**Tasks and exercises**
**A)** Please copy the stretch of the course description from "Dr. Roepe’s graduate" through "of these materials." word for word.
**B)** Carry on the course description, picking up right after its final sentence.

**Supplied passage**
BEGIN

Critical Thinking in Critical Times

Critical Thinking in Critical Times (UNXD-407)

Are GMO foods bad for you? Do vaccines cause autism? Engage in critical thinking about some of the biggest scientific questions of our time 

Course Details

3:30 – 5:30 PM

Why Take This Course?

The course will be taught using a working scientist’s approach to critical thinking, and is meant for students of all backgrounds, majors, and specialization.

We will use critical issues of the day as illustrations of the life challenges that Georgetown students will need to better understand in order to remain as productive and engaged in the world around them as they can be.  In the first part of the course we will inventory critical thinking skills that students have already acquired at Georgetown, sometimes without knowing, and build on a few of them (1st third of the course). Next we will organize into small groups and use “exercises” culled from the current headlines that have biotechnology or biomedical themes and that challenge students to apply critical thinking to problems outside their comfort zone.

The goal is to demystify the supposedly mysterious world of constantly evolving biotechnology and show students that they really can figure out anything, regardless their major or specialization. Finally, each small group will choose their favorite biotechnology or biomedical topic and use what is learned in the course to answer key questions (posed by Prof. Roepe) related to that topic. 

Dr. Roepe’s graduate training was initially in the use of advanced physical techniques to study the properties of thin materials, and in the conductive properties of these materials.

END

**Study material**
BEGIN

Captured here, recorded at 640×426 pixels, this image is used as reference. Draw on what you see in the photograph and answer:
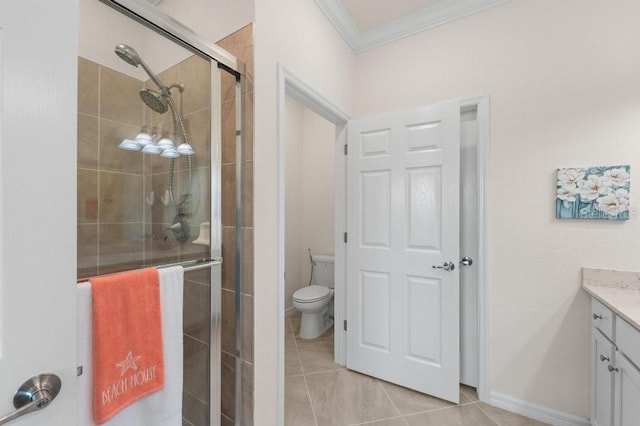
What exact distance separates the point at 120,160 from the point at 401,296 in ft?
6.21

END
BEGIN

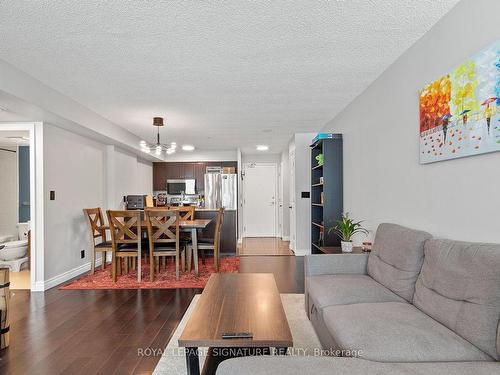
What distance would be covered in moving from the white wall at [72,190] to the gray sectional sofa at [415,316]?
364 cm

END
BEGIN

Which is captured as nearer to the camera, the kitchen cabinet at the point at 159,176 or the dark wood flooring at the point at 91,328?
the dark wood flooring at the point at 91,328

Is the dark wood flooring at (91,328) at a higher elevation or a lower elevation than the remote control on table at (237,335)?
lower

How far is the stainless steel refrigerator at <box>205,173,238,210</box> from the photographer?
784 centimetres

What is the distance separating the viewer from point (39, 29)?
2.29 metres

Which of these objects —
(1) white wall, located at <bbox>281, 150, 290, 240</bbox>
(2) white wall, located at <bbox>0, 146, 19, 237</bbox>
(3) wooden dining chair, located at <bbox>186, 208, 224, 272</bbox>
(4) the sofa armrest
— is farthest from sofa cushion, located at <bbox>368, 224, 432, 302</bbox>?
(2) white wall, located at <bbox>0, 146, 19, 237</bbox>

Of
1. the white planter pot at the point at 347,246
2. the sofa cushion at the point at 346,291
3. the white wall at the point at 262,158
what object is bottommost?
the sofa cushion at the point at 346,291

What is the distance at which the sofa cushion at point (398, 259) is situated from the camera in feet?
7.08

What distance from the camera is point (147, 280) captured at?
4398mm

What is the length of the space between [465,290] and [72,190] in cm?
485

END

**Outputs in order**
**A)**
Dr. Roepe’s graduate training was initially in the use of advanced physical techniques to study the properties of thin materials, and in the conductive properties of these materials.

**B)**
More specifically, the Roepe laboratory hopes to elucidate mechanisms of resistance to cytotoxic drugs, so that better therapy can be developed, and to also design, synthesize and test new drugs based on that information. Defects in transmembraneous drug transport, ion transport, and cellular drug accumulation contribute to drug resistance, so one major focus of the laboratory is to understand this in molecular terms. Current projects include cloning and expression of antimalarial drug resistance proteins, development of biochemical and chemical biology approaches for studying their function, and design, synthesis and testing of novel antimalarial drugs based on that information. There are intriguing molecular similarities between drug resistance in tumors, certain bacteria and parasites, thus, this work may have broad implications. Our laboratory work remains highly interdisciplinary, and involves the use of recombinant DNA technology, cell biological and biochemical techniques, synthetic chemistry, and modern biophysical techniques such as single – cell photometry, laser confocal, and spinning disk confocal microscopy. Finally, the Roepe laboratory takes great pride in long term collaborative work. Key collaborations with laboratories at Georgetown, the NIH, Notre Dame, Case Western Reserve, Walter Reed Army Hospital, Johns Hopkins and Columbia have been very productive.